▸ **Information supplied**
____________
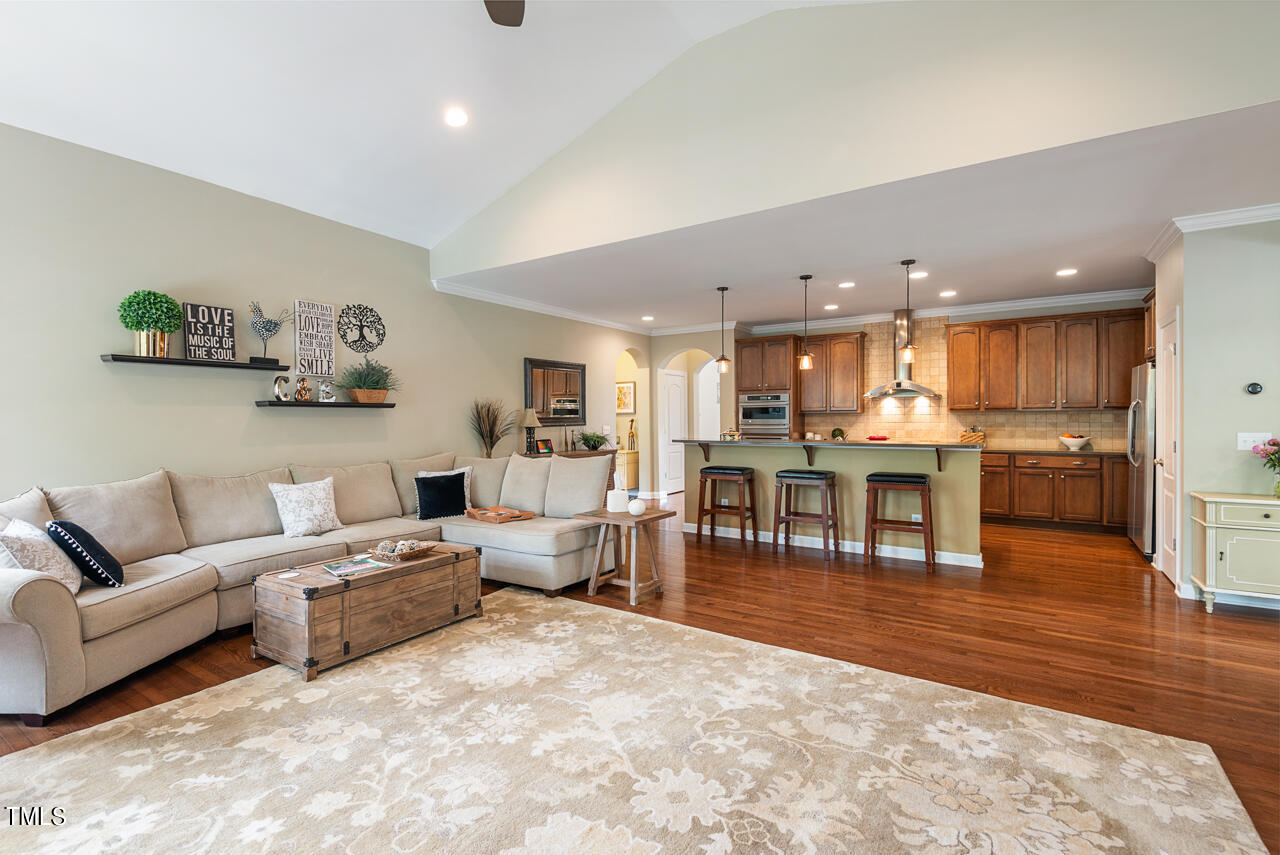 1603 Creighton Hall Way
____________
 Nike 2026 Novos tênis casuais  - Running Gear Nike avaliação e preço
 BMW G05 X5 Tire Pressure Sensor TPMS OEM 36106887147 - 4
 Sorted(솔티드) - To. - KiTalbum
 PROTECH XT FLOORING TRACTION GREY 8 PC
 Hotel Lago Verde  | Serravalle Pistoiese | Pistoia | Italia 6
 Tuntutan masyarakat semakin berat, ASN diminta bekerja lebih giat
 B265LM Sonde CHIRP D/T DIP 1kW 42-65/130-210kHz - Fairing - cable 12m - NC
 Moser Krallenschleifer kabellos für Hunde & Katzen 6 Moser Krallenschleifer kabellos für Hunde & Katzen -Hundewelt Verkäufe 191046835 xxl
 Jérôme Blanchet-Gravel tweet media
____________
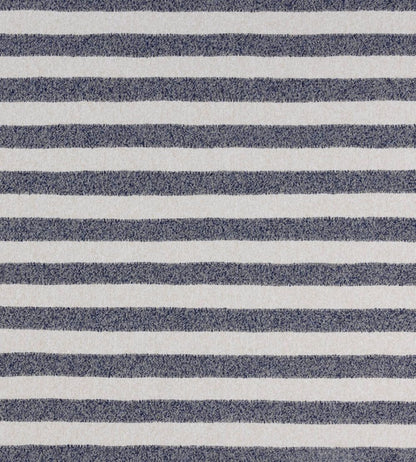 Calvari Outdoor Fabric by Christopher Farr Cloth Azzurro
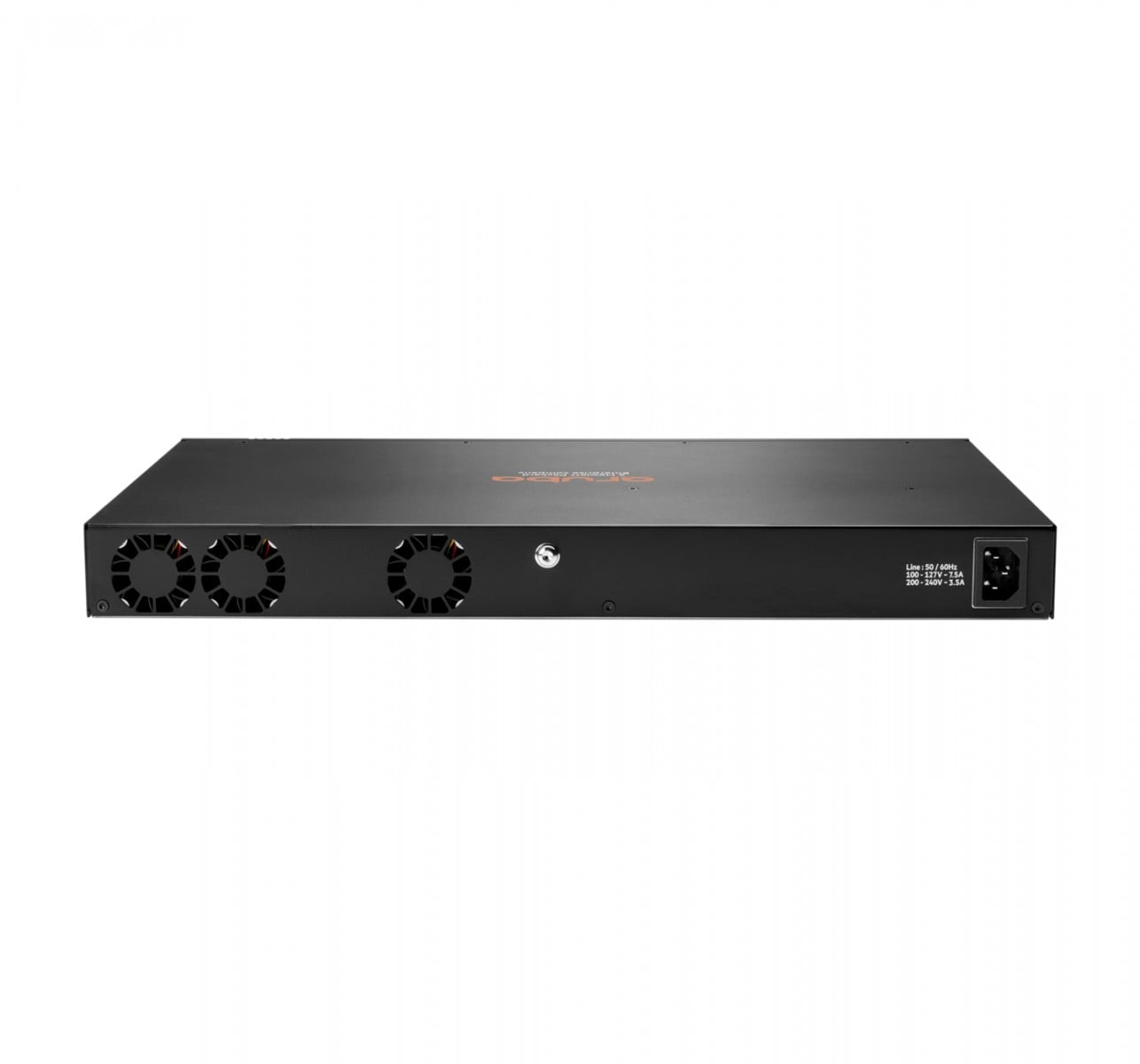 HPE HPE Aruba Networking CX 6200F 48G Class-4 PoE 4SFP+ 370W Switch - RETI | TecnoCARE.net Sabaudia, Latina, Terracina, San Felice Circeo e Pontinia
____________
▸ **Directions for this task**
Can you retype every line of the records from the one containing "Nike 2026 Novos" down to the one containing "Jérôme Blanchet-Gravel tweet media", character for character?

▸ **Solution**
 Nike 2026 Novos tênis casuais  - Running Gear Nike avaliação e preço
 BMW G05 X5 Tire Pressure Sensor TPMS OEM 36106887147 - 4
 Sorted(솔티드) - To. - KiTalbum
 PROTECH XT FLOORING TRACTION GREY 8 PC
 Hotel Lago Verde  | Serravalle Pistoiese | Pistoia | Italia 6
 Tuntutan masyarakat semakin berat, ASN diminta bekerja lebih giat
 B265LM Sonde CHIRP D/T DIP 1kW 42-65/130-210kHz - Fairing - cable 12m - NC
 Moser Krallenschleifer kabellos für Hunde & Katzen 6 Moser Krallenschleifer kabellos für Hunde & Katzen -Hundewelt Verkäufe 191046835 xxl
 Jérôme Blanchet-Gravel tweet media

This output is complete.